Challenge >>
Reproduce the listing word for word, starting at the line that contains "In the context" and running through the end of the listing. Leave the pictures out of your copy.

Data extract >>
◇ ◇ ◇ ◇ ◇

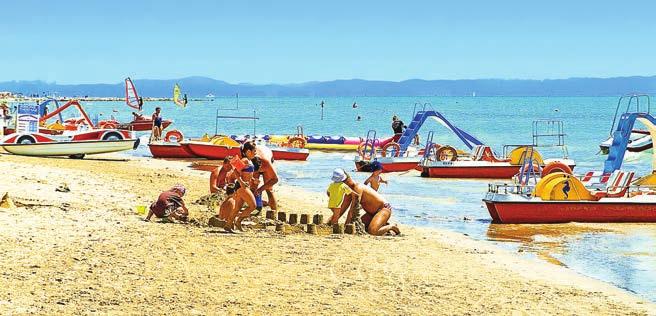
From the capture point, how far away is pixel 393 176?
28.8 m

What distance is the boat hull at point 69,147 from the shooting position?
28.7 meters

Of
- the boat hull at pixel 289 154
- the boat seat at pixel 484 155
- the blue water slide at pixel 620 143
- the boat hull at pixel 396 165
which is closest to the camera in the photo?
the blue water slide at pixel 620 143

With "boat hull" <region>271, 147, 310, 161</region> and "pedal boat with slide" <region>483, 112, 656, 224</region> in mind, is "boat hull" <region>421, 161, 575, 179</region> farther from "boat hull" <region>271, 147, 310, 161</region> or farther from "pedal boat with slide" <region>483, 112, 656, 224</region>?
"pedal boat with slide" <region>483, 112, 656, 224</region>

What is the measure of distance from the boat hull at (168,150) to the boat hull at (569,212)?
19.7 m

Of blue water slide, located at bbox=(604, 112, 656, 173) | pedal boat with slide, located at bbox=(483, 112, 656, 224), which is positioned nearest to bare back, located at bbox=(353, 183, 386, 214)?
pedal boat with slide, located at bbox=(483, 112, 656, 224)

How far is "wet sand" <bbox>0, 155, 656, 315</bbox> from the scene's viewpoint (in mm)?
8844

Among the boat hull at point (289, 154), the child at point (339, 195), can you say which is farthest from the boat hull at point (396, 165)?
the child at point (339, 195)

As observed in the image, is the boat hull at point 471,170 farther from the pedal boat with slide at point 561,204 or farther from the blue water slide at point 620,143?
the pedal boat with slide at point 561,204

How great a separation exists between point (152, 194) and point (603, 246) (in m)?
8.57

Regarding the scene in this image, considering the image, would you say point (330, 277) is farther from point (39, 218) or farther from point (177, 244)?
point (39, 218)

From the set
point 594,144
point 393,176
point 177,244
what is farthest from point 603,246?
point 594,144

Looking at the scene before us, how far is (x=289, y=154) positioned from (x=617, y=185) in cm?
1840

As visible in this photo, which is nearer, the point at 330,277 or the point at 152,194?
the point at 330,277

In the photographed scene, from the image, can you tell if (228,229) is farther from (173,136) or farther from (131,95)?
(131,95)
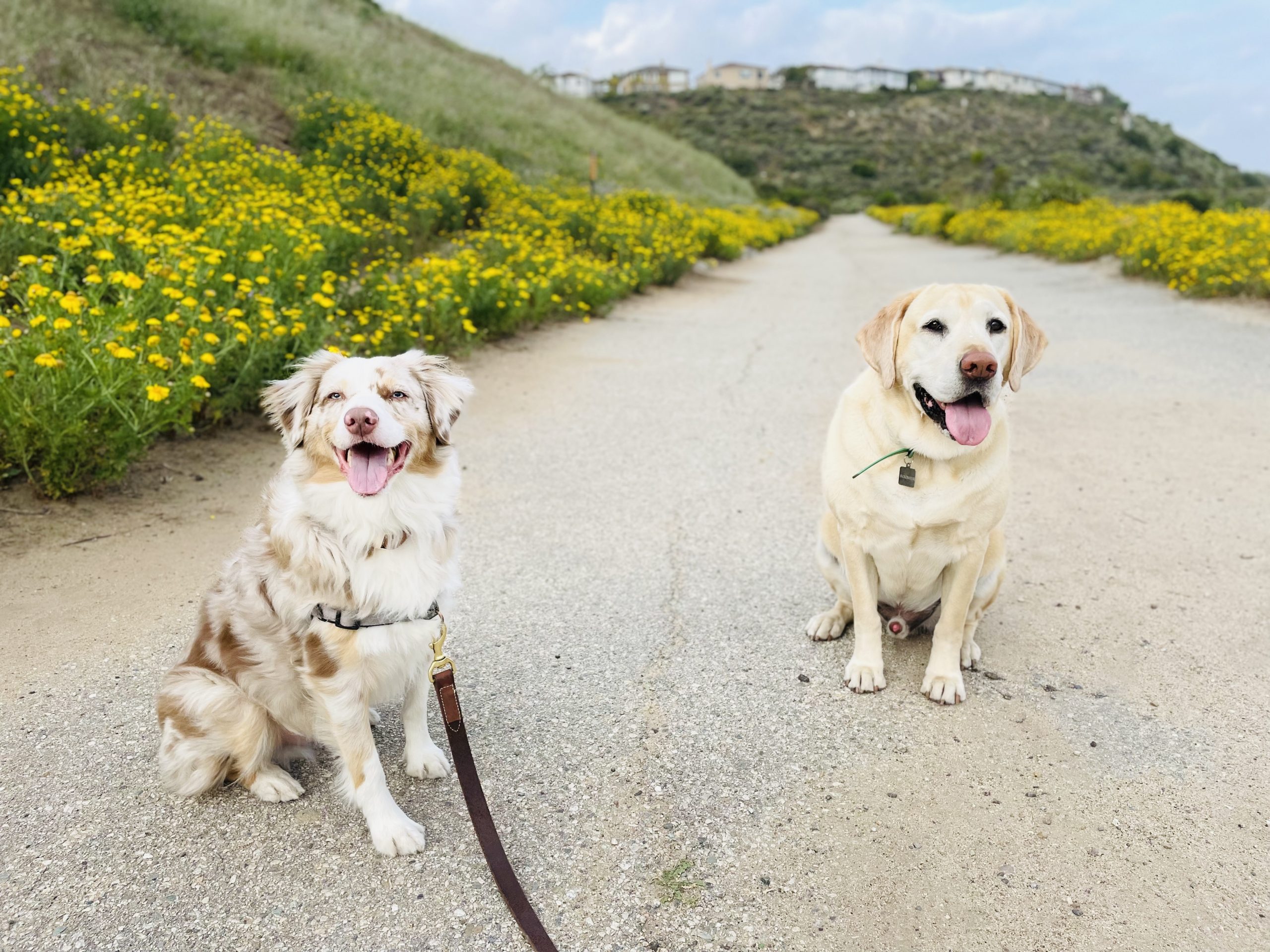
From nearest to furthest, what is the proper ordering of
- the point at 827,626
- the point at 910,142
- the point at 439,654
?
1. the point at 439,654
2. the point at 827,626
3. the point at 910,142

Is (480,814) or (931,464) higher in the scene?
(931,464)

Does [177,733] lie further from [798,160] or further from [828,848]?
[798,160]

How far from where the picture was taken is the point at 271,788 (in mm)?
2471

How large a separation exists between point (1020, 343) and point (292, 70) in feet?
61.3

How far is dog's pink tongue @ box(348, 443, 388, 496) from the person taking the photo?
7.08 feet

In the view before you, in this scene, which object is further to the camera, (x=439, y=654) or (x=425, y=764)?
(x=425, y=764)

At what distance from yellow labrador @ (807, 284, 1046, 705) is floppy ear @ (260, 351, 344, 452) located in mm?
1799

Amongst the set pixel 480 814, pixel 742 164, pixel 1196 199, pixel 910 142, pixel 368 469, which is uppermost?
pixel 910 142

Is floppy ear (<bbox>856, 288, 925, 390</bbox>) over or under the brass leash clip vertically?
over

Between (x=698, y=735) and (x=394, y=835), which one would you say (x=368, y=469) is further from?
(x=698, y=735)

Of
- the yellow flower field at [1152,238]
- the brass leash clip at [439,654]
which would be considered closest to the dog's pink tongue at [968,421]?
the brass leash clip at [439,654]

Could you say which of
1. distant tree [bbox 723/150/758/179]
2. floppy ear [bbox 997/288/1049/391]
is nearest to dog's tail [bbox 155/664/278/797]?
floppy ear [bbox 997/288/1049/391]

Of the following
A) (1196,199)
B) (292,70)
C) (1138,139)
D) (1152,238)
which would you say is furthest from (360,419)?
(1138,139)

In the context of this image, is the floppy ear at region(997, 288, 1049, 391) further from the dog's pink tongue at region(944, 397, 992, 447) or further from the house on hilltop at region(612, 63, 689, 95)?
the house on hilltop at region(612, 63, 689, 95)
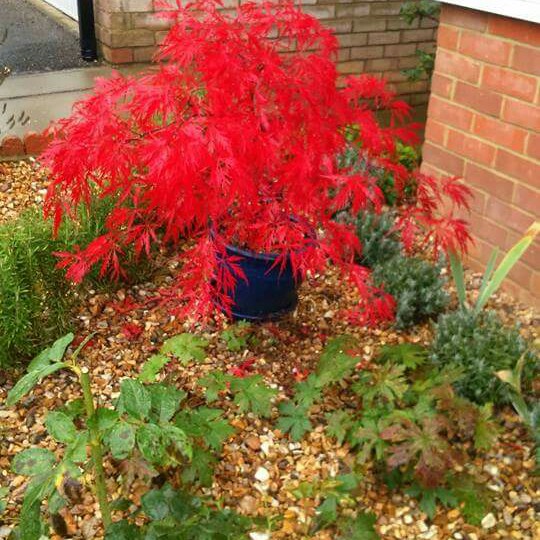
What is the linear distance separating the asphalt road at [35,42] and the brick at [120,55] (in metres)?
0.33

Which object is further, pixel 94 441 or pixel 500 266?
pixel 500 266

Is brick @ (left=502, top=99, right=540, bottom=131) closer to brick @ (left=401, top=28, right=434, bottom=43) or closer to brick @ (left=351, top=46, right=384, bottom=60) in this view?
brick @ (left=351, top=46, right=384, bottom=60)

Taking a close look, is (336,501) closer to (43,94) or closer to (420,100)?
(43,94)

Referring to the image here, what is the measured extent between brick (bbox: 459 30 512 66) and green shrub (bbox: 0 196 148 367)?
189 centimetres

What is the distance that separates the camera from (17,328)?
2.66m

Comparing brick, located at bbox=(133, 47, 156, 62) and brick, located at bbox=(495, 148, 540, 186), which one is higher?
brick, located at bbox=(133, 47, 156, 62)

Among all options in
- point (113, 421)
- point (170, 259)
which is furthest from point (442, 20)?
point (113, 421)

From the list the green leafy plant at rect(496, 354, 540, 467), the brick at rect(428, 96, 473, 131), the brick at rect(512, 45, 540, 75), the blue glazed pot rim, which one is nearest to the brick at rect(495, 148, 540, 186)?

◇ ◇ ◇ ◇ ◇

Result for this exercise >>
In the context of this image, is the floppy ear at region(997, 288, 1049, 391) further from the dog's pink tongue at region(944, 397, 992, 447) or further from the house on hilltop at region(612, 63, 689, 95)?
the house on hilltop at region(612, 63, 689, 95)
What is the linear distance separating the asphalt road at [35,42] and the brick at [120,55] (in metres)?
0.33

Which object is further, pixel 94 441 or pixel 500 266?
pixel 500 266

Is brick @ (left=502, top=99, right=540, bottom=131) closer to brick @ (left=401, top=28, right=434, bottom=43) or closer to brick @ (left=351, top=46, right=384, bottom=60) in this view?
brick @ (left=351, top=46, right=384, bottom=60)

Taking a close look, is (336,501) closer to (43,94) or closer to (420,100)?
(43,94)

Referring to the image here, what is the measured extent between brick (bbox: 459 30 512 66) and green shrub (bbox: 0 196 148 367)?
189 centimetres

What is the distance that separates the camera from (17,328)?
2.66m

Comparing brick, located at bbox=(133, 47, 156, 62) and brick, located at bbox=(495, 148, 540, 186), which one is higher?
brick, located at bbox=(133, 47, 156, 62)

Among all options in
- point (113, 421)
- point (170, 259)
which is furthest from point (442, 20)?
point (113, 421)

From the list the green leafy plant at rect(496, 354, 540, 467), the brick at rect(428, 96, 473, 131), the brick at rect(512, 45, 540, 75), the blue glazed pot rim, which one is nearest to the brick at rect(495, 148, 540, 186)?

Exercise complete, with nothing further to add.